Le PDG d'Azorim répond : « 15 annulations ? Nous avons livré plus de 1 000 appartements »
Le PDG Adi Dana commente la publication concernant la vague d'annulations de transactions. Selon lui, « il s'agit de moins de 0,8 %, c'est un écart-type habituel ». Il a également évoqué l'impact des avantages de financement.

La publication sur la vague d'annulations de transactions immobilières a pris certaines sociétés immobilières au dépourvu. Il s'avère qu'une partie des entreprises affirme que les contrats annulés ont été transférés à d'autres locataires et que les mêmes appartements ont été vendus, mais dans le cas d'Azorim, 15 annulations ont été enregistrées, dont 7 à Tel-Aviv.
Dans l'entreprise, on soutient que ces chiffres leur font du tort. Adi Dana, le PDG de l'entreprise, a déclaré : « Le taux d'annulation des contrats présenté dans le rapport périodique est négligeable et n'est pas significatif par rapport au volume total des livraisons ».
Rappelons que selon le rapport du ministère des Finances sur une vague d'annulations de transactions immobilières, 15 transactions de vente d'une valeur de près de 57 millions de shekels ont été annulées — environ 3,8 millions de shekels pour un appartement moyen, TVA incluse. 7 des contrats ont été annulés dans le projet « Boulevard Francfort », où les acheteurs avaient reçu le droit de résilier le contrat. Il a également été constaté que le prix moyen d'un appartement s'élevait à 4,25 millions de shekels, contre environ 3,47 millions de shekels à la même période l'an dernier. Cela ne signifie pas que les prix ont grimpé en flèche, et cela est probablement dû au mélange d'appartements et de projets.
Dana ajoute que « l'année dernière, l'entreprise a enregistré des livraisons de plus de 1 000 unités de logement, contre seulement 15 annulations. Parmi celles-ci, 7 annulations ont résulté de l'exercice d'une option contractuelle en raison d'un retard ponctuel dans l'obtention d'un permis de construire dans un projet spécifique ». Les acheteurs avaient une option dans le contrat, selon laquelle si un permis de construire n'était pas obtenu dans un certain délai, ils pouvaient en sortir. Il est possible qu'une partie de ces acheteurs n'auraient pas acheté l'appartement pour des raisons économiques.

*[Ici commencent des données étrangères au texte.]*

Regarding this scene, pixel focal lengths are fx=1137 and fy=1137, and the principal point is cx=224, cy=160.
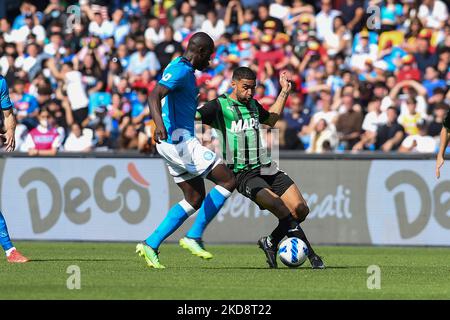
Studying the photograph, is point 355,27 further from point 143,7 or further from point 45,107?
point 45,107

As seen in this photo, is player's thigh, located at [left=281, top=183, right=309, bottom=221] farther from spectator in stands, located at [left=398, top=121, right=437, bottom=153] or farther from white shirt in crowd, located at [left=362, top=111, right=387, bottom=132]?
white shirt in crowd, located at [left=362, top=111, right=387, bottom=132]

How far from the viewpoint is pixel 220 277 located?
11.7 m

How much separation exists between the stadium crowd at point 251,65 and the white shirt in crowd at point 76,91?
24mm

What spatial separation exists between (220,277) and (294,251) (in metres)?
1.18

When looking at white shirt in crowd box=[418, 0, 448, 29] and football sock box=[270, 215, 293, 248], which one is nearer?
football sock box=[270, 215, 293, 248]

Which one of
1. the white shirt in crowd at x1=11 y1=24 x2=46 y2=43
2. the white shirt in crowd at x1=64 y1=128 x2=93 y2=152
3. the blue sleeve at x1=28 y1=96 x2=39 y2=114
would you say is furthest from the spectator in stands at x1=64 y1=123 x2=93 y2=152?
the white shirt in crowd at x1=11 y1=24 x2=46 y2=43

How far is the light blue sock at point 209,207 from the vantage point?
12.3 metres

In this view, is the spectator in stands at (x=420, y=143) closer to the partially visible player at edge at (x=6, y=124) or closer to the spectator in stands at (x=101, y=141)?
the spectator in stands at (x=101, y=141)

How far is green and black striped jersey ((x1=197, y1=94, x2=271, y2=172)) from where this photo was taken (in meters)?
12.8

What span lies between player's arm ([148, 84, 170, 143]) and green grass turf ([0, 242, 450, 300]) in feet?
4.75

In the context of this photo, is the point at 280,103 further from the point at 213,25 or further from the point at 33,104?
the point at 213,25

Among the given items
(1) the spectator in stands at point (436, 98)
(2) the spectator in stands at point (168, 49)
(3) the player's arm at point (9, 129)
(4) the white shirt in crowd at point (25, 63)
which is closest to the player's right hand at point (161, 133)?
(3) the player's arm at point (9, 129)

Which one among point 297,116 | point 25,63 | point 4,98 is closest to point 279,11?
point 297,116
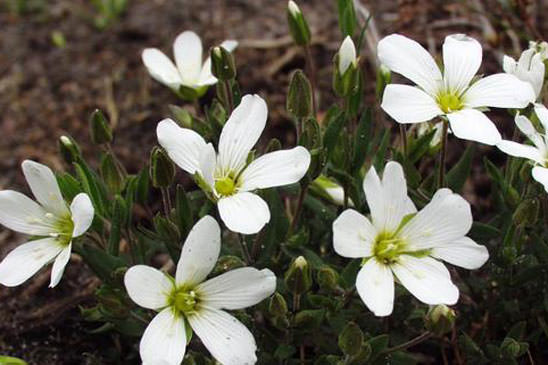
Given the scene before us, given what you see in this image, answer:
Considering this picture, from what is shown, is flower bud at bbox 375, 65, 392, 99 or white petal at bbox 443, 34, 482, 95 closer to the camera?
white petal at bbox 443, 34, 482, 95

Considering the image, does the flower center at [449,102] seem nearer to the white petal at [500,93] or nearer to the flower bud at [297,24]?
the white petal at [500,93]

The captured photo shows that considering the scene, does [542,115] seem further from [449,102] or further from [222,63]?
[222,63]

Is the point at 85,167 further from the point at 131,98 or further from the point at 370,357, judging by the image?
the point at 131,98

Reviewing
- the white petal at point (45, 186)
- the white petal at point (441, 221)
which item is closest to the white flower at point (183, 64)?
the white petal at point (45, 186)

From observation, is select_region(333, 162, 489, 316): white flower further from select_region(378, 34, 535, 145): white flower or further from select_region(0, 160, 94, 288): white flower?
select_region(0, 160, 94, 288): white flower

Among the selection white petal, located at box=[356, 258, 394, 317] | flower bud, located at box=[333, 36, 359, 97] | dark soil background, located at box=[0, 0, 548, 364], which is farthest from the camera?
dark soil background, located at box=[0, 0, 548, 364]

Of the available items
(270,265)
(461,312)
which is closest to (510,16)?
(461,312)

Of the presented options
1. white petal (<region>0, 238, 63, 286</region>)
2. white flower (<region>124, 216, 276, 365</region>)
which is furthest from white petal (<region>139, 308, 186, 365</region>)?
white petal (<region>0, 238, 63, 286</region>)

« Il s'agit d'un taux d'annulation de moins de 0,8 % », précise Dana. « Ce volume d'annulations reflète un écart-type habituel dans les transactions précoces (« sur plan ») sur un horizon d'environ 4 ans, ce qui, dans de nombreux cas, découle de changements dans les circonstances personnelles des acheteurs ».
Le ministère des Finances a oublié de mentionner un fait important : dans certains cas, la plupart des transactions annulées ont déjà « roulé » plus loin et les appartements ont été vendus à d'autres clients. Par exemple, la société Kata Group, qui a vu 7 transactions annulées au cours du trimestre, a déjà vendu 5 de ces appartements — et à des prix plus élevés. Ces données peuvent également être trouvées dans les rapports d'entreprises comme Hagag Brothers et Israel Canada, qui ont vendu les appartements annulés à d'autres clients.
Concernant les avantages de financement, il a ajouté : « Il est important de souligner que les campagnes de financement de l'entreprise sont accompagnées de processus de souscription stricts, nous ne les identifions donc pas comme un facteur entraînant des annulations, et ce, même dans l'environnement macroéconomique difficile caractérisé par l'incertitude du secteur ».
Il y a aussi des points positifs concernant Azorim : le bénéfice net de l'entreprise a bondi de 160 % au deuxième trimestre pour atteindre 54 millions de shekels ; la marge bénéficiaire brute au deuxième trimestre 2026 a augmenté à 29 % contre 23,6 % au trimestre correspondant, et la marge bénéficiaire brute sur la vente d'appartements a augmenté à 27,3 %. Le bénéfice brut attendu des projets actuellement en cours de réalisation et de commercialisation au cours des quatre prochaines années s'élève à environ 1,6 milliard de shekels.